__SOURCE DOCUMENT__:

I think (finally) this transition is happening faster than you think. Akamai has doubled it's IPv6 traffic the last 6 months. Currently countries like Germany and Switzerland is having a double digit percentage of residential traffic on IPv6. If this trend continues it will not make sense to employ expensive and degrading technology to support the minority of important services that insist on staying IPv4 only.
 
I think (finally) this transition is happening faster than you think. Akamai has doubled it's IPv6 traffic the last 6 months. Currently countries like Germany and Switzerland is having a double digit percentage of residential traffic on IPv6. If this trend continues it will not make sense to employ expensive and degrading technology to support the minority of important services that insist on staying IPv4 only.

Old protocols don't suddenly go away. I still support and install X.25 networks. X.25 has been around since at least 1976. A few months ago I installed a bunch of new X.25 equipment in Houston and Dallas because nobody would pay project costs associated with upgrading to IPv4! This is in a huge company with massive budgets, and the X.25 connections themselves handle millions of dollars worth of financial transactions every day. The business that owns these connections doesn't care how they work or how difficult they have become to support. They only see the bottom line.

Akamai is widely used by content publishers, and by making themselves IPv6-enabled, they have made it easy for publishers to serve content over IPv6 without the publishers upgrading any of their own servers to IPv6. Cloudflare has just IPv6-enabled ALL of their customers. This is great progress, but this kind of surge in traffic points more toward increased consumer IPv6 availability, mostly on wireless networks.

I'm a geek, I've played with IPv6 for many years, and I've enabled it on my personal networks and a few websites. Nobody is rooting for it more than I am. For most people, though, IPv4 works well enough, even with multiple NATs. Unless you're in the business of providing hosting/network services, moving to IPv6 will not enhance your bottom line, but quite the opposite.

Maybe there will be a killer app, like the Internet of Things, to help boost IPv6 into the mainstream.
 
Obviously there will be IPv4 only, legacy networks around, just like those X.25 nets and others, but those are not "the Internet".
When we are already now at a stage where 10% of the end users have IPv6 enabled in certain markets, it means that for me - working for a service provider - the question has changed from "what kind of transition mechanism and CGN should we spend a lot of money and other resources on" to "can we make it trough without doing those temporary, but expensive investments". It is _almost_ a viable solution to not go that way at all.
With all major news sites in Norway on dual stack, Akamai, Facebook and Google (including YouTube) on IPv6, you can _almost_ manage without IPv4. It will be really interesting to see where we are i another six months or a year.
The most important thing you as a customer can do is to require IPv6 in all your specs and when you buy services.
There are hosting providers out there that can enable it. Even in the US. Put pressure on your current provider. If the customers don't ask for it, of course they won't enable it.

OPINION | Network Computing
 
I've been asking providers for years :)

Most of my servers are hosted at Amazon, and it seems like half the Internet is there, as well. I keep hoping that 2014 will be the year that Amazon finally enables IPv6 on EC2. I know I am not alone. Many businesses are holding back on IPv6 until it works at Amazon.

I was checking out Google Compute Engine the other day, and at least they have IPv6 planned. Knowing Google, it should come fairly soon, as they have made a big push for v6.

__ROWS__:
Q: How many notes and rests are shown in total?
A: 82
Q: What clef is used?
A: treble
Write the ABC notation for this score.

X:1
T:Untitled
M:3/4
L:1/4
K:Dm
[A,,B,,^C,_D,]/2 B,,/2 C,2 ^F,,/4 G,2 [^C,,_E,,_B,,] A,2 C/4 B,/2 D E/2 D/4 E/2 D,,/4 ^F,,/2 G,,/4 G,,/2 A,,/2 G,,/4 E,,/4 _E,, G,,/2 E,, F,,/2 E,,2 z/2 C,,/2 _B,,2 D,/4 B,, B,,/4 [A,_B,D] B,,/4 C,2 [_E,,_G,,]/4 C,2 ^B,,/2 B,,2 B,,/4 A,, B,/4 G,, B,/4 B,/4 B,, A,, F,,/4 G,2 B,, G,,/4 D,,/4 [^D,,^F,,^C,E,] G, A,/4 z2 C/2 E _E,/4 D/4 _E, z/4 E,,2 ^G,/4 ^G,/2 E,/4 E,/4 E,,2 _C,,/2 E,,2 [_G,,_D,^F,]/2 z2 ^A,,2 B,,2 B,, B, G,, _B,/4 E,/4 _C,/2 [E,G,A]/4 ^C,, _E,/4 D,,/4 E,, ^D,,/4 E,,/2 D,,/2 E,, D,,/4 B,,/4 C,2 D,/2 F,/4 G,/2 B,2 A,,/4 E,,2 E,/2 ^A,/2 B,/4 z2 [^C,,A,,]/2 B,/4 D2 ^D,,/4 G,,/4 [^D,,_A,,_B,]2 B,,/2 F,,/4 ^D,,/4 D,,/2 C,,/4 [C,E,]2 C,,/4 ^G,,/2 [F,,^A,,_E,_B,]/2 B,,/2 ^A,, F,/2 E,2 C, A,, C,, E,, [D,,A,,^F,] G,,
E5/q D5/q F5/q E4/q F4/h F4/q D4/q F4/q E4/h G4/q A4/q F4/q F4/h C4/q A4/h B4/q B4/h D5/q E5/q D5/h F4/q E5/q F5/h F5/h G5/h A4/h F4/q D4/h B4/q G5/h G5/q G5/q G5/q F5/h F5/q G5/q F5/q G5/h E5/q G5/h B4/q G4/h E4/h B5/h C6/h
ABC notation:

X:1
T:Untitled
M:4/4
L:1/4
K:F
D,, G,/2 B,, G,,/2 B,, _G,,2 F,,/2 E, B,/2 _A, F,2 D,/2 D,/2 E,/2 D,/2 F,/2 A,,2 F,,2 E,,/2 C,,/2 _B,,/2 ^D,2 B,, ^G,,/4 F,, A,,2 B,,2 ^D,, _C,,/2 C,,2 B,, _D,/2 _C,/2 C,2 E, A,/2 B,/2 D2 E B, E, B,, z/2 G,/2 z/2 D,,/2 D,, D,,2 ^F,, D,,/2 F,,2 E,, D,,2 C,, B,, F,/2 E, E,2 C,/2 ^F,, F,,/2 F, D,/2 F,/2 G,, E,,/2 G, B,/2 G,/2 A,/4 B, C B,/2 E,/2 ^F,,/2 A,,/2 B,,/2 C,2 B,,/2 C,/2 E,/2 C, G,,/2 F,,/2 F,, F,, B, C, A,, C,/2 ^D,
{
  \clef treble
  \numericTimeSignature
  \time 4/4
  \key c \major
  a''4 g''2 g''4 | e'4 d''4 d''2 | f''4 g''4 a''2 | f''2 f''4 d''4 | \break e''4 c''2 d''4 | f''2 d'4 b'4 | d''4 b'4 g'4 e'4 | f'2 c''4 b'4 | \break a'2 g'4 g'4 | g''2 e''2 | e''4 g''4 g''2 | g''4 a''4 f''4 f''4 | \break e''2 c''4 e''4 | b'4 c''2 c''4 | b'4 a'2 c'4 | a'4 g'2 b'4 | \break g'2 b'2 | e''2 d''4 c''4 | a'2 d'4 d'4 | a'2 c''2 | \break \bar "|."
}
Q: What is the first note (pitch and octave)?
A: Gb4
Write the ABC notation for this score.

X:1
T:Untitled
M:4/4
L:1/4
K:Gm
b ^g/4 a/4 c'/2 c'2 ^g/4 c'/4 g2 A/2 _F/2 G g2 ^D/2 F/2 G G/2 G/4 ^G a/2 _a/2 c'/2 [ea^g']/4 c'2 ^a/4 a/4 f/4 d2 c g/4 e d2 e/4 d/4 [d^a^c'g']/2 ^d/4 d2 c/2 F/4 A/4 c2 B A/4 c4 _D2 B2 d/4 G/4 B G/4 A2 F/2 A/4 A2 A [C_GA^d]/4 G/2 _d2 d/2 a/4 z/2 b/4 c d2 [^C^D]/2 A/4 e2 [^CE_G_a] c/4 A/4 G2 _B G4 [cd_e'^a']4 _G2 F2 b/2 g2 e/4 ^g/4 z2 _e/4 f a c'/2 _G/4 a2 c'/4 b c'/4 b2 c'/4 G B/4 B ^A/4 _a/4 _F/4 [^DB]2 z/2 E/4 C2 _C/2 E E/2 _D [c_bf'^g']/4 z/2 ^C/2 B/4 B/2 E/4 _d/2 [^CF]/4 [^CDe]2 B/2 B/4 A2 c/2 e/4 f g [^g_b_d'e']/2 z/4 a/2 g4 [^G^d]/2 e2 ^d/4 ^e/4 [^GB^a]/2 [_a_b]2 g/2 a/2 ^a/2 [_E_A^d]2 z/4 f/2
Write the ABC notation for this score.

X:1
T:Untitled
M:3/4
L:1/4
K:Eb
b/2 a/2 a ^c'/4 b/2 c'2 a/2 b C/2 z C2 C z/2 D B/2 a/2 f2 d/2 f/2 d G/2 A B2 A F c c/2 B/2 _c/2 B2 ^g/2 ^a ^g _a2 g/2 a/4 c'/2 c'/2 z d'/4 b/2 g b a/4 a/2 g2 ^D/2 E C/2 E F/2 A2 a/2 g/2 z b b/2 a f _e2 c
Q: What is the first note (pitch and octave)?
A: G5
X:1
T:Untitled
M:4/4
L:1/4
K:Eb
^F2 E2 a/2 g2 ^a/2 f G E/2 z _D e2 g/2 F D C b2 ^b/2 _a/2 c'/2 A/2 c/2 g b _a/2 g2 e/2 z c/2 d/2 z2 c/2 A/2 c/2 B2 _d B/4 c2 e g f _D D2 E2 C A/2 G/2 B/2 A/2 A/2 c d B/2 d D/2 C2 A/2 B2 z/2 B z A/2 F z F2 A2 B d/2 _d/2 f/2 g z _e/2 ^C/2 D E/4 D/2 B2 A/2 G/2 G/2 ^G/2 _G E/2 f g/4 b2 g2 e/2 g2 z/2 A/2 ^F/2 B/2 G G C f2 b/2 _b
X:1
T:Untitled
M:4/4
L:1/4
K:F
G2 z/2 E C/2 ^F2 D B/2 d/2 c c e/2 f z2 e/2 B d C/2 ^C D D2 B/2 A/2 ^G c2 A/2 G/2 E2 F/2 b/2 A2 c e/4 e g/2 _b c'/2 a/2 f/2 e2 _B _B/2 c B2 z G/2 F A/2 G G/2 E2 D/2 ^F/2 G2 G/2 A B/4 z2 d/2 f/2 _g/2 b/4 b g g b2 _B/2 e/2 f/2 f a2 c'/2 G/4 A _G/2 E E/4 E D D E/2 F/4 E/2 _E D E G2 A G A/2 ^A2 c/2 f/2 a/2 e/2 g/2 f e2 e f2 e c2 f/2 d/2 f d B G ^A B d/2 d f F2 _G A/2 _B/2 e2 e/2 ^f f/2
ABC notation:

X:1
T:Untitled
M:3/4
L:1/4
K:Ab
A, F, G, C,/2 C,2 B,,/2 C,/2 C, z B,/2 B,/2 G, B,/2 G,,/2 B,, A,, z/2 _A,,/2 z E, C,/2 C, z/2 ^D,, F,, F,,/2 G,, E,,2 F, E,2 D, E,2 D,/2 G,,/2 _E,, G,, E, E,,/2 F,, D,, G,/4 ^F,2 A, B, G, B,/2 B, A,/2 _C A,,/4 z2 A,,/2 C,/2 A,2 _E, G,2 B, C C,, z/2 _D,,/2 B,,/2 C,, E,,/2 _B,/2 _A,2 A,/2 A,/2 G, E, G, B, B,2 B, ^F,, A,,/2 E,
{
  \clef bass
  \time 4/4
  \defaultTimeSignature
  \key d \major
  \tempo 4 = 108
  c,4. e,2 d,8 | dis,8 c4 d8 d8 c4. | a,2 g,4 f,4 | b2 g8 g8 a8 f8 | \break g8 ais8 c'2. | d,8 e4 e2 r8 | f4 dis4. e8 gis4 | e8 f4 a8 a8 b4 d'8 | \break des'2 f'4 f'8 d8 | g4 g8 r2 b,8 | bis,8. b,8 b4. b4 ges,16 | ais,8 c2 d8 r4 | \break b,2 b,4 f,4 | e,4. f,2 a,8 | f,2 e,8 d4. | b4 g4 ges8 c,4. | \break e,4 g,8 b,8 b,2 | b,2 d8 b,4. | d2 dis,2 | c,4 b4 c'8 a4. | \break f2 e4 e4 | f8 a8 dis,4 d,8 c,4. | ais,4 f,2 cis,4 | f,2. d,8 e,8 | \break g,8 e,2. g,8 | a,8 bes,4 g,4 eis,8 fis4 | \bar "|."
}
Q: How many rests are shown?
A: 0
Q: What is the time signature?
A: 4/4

__WORK TO COMPLETE__:
(a) Edit the IPv6 discussion from "I'm a geek, I've" to "quite the opposite.", changing "personal networks" to "home networks", and give that passage in full.
(b) Condense the paragraph of the IPv6 discussion that begins "Old protocols don't suddenly go away" into a shorter version that keeps its main facts.

__ANSWERS TO THE PROBLEMS__:
(a)
I'm a geek, I've played with IPv6 for many years, and I've enabled it on my home networks and a few websites. Nobody is rooting for it more than I am. For most people, though, IPv4 works well enough, even with multiple NATs. Unless you're in the business of providing hosting/network services, moving to IPv6 will not enhance your bottom line, but quite the opposite.

(b) Old protocols don't suddenly go away. I still support and install X.25 networks, which date back to at least 1976. A few months ago I put new X.25 equipment in Houston and Dallas because nobody would pay the cost of upgrading to IPv4. The company is huge, with massive budgets, and these connections carry millions of dollars in financial transactions every day. Still, the business cares only about the bottom line, not about how the connections work or how hard they are to support.